Survey: Most Texans Believe in Global Warming
Most Texans believe in global warming, but many are skeptical that the phenomenon, if happening, is mostly caused by human activity, according to a survey released Tuesday by the Yale Project on Climate Change Communication that comes after another sweltering, dry summer.
Some 70 percent of Texans believe that global warming is happening, according to the survey data. Fourteen percent believe the earth is not warming.
Fewer than half of the 800 Texans surveyed — 44 percent— identified humans as the root cause of a shifting climate.

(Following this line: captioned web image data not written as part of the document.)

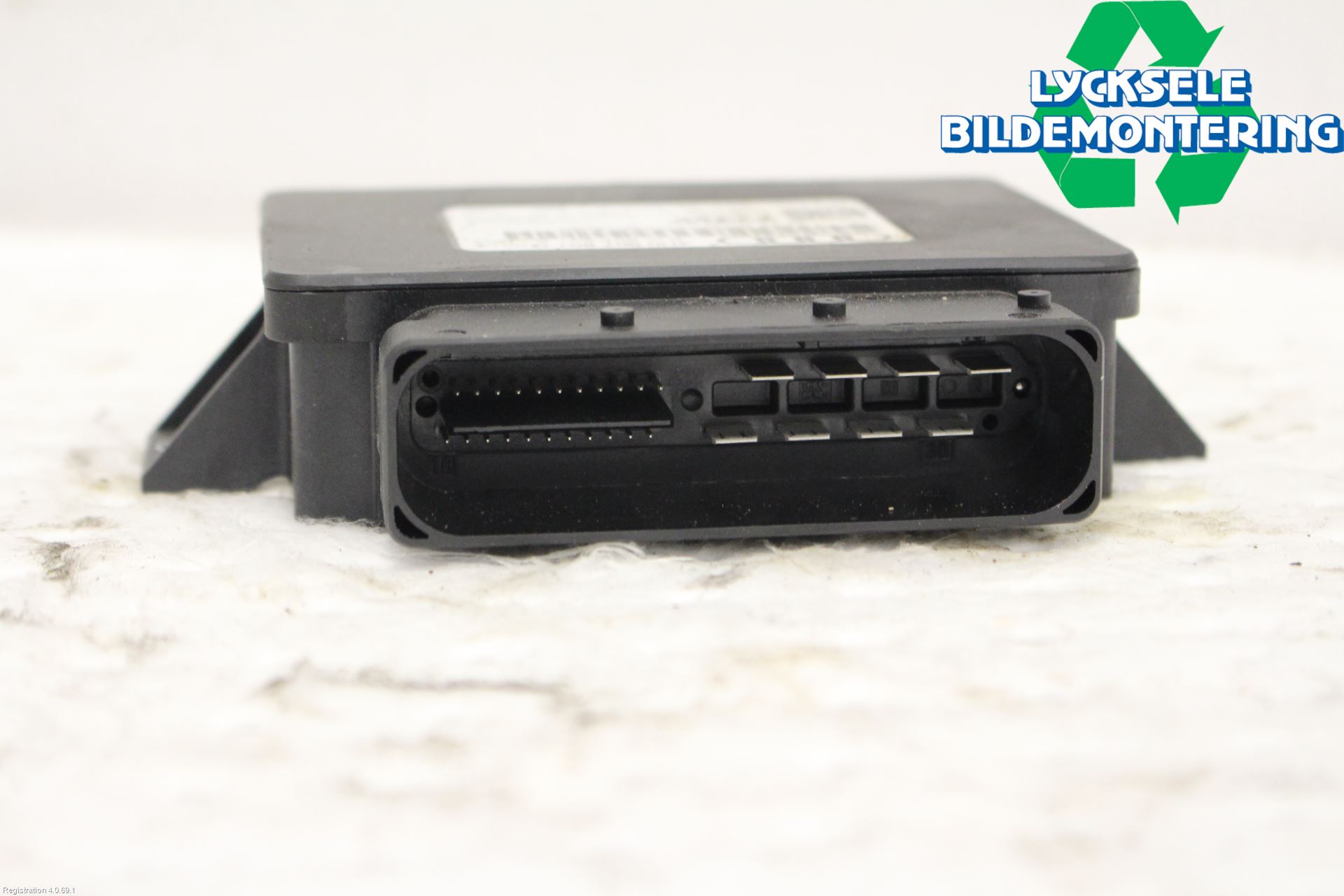 Audi A8/S8 4H 10-17 Styrenhet Parkbroms Epb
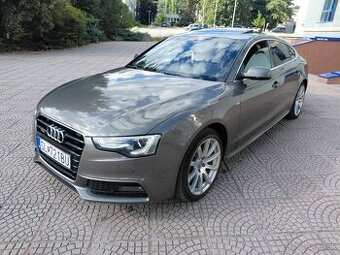 Audi A5 3x s-line quattro Sportback 2.0 TDI 130kw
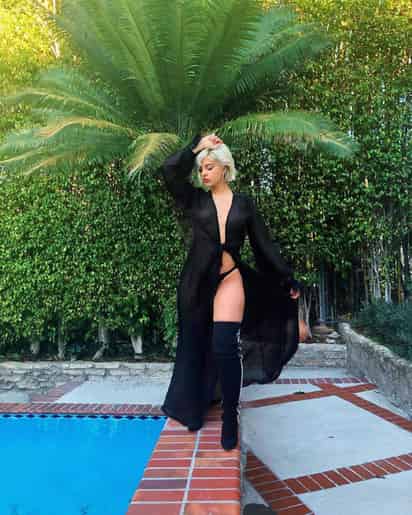 La cantante Neoyorkina denunció que diferentes diseñadores le negaron la confección de un vestido por ser talla 8. (ESPECIAL)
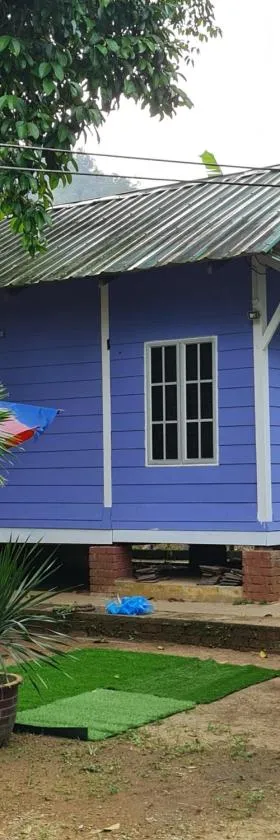 Zue Rra Hidden Retreat，位于Kampong Kuala Chegar的酒店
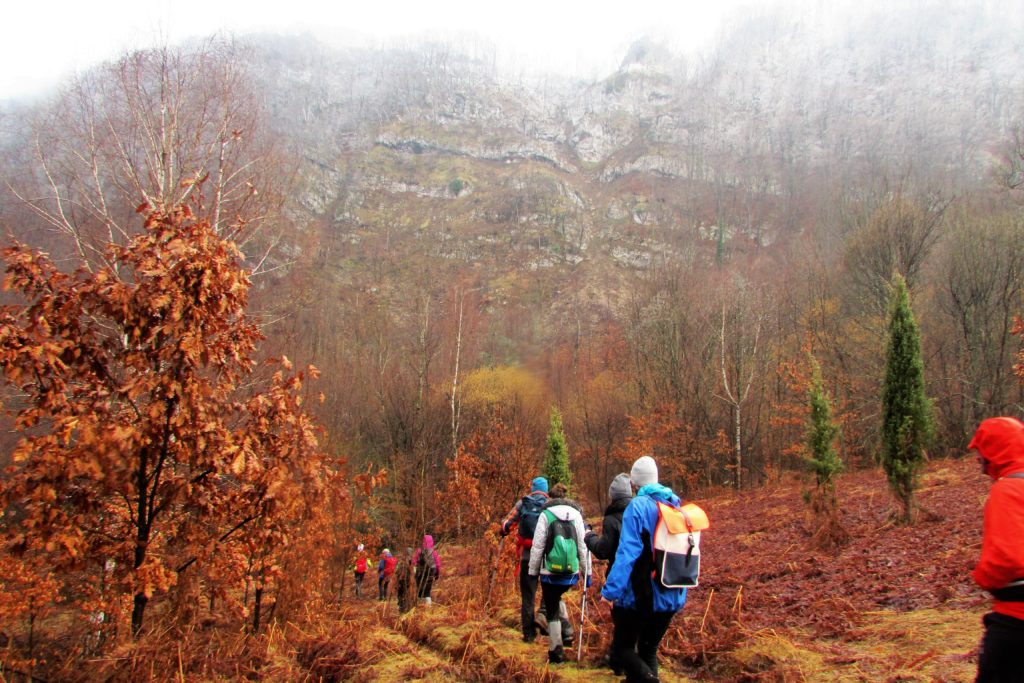 Gvozdačke stene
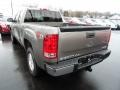 2013 Steel Gray Metallic GMC Sierra 1500 SLE Extended Cab 4x4  photo #5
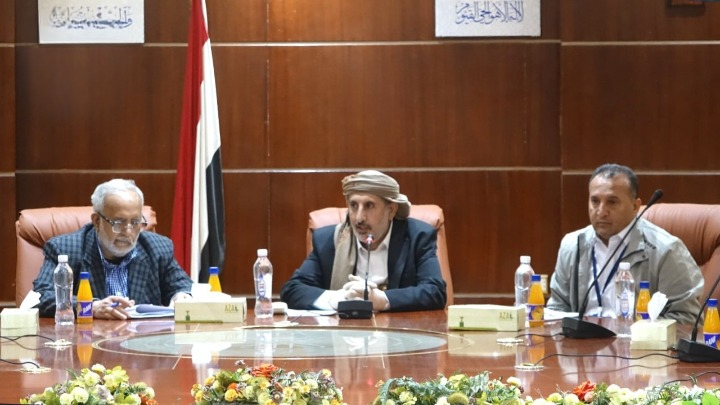 اختتام ورشة مراجعة وإثراء مسودة مشروع قانون النفط والغاز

Thirty-one percent said natural environmental changes are mostly to blame, while 11 percent said a combination of the factors are driving the trend.
Texas is facing some of the worst drought conditions in its history, threatening rivers and groundwater supplies that are also strained by rapid population growth. The state is poised to get even hotter in the coming decades, with summer temperatures averaging in the triple-digits. That’s according to a recent study by John Nielsen-Gammon, the state's climatologist and a professor of atmospheric sciences at Texas A&M University. His study, as reported by the Texas Drought Project, says that maximum temperatures could reach 103 degrees by the year 2060.

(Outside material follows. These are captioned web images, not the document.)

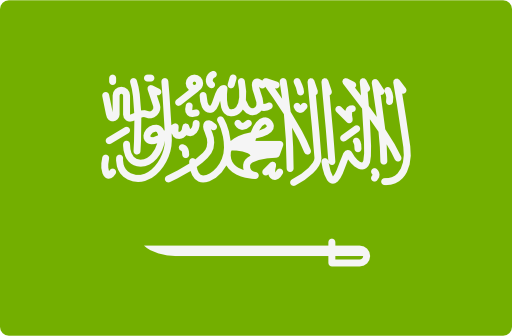 Saudi Arabia Flag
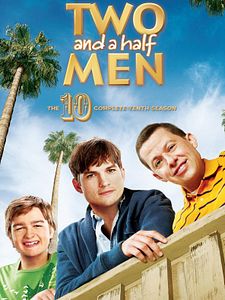 Poster der Serie Two And A Half Men Staffel 10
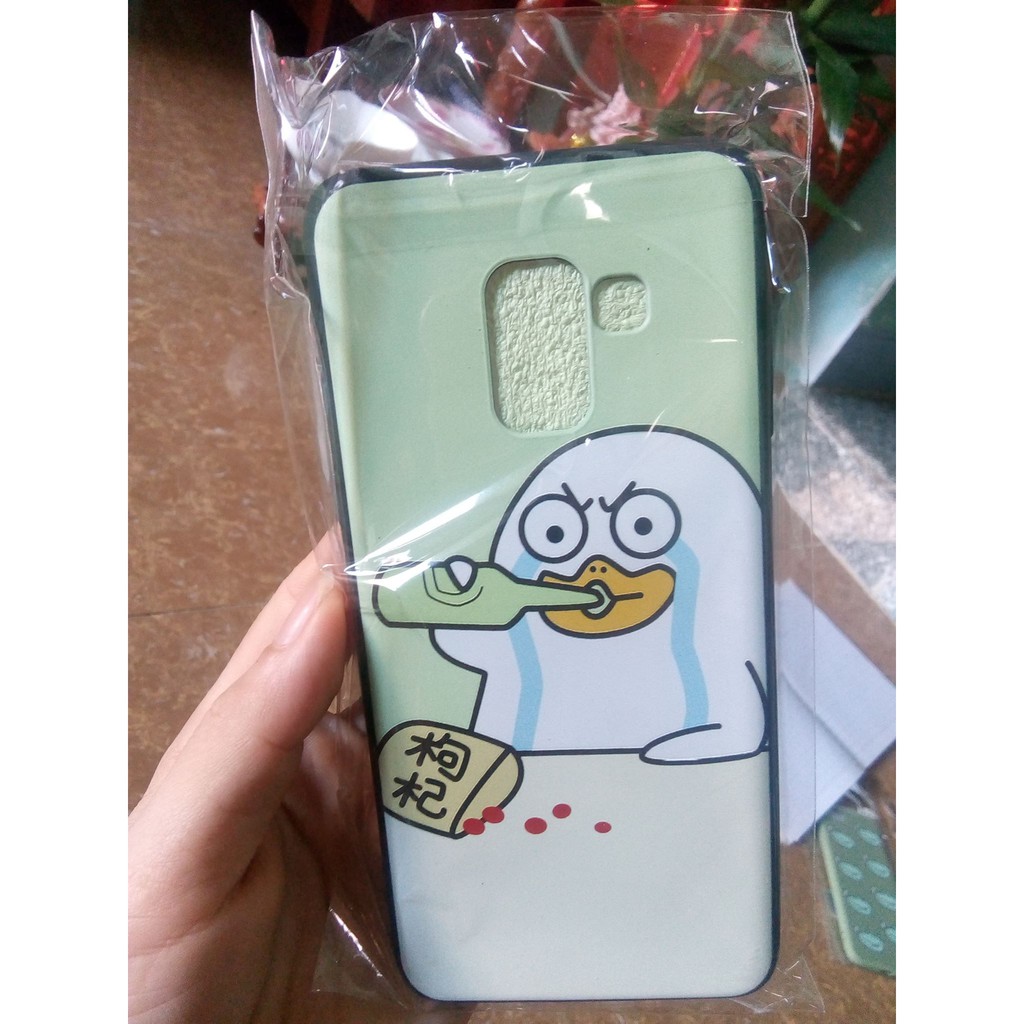 Ốp lưng samsung a8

Only 17 percent of Texans surveyed said they are “very worried” about global warming, while 37 percent said they are “somewhat worried.” The rest were evenly split between “not very worried” and “not worried at all.” More than half of those surveyed, however, said the phenomenon should be a “high” or “very high” priority for Congress and President Obama.
Anthony Leiserowitz, director of Yale Project, said the results show that “many Texans have connected the dots between climate change and extreme weather, and believe that it will increasingly impact the state over time.”
The researchers conducted the survey over landlines and cell phones. It has a margin of error of +/- 3 percentage points.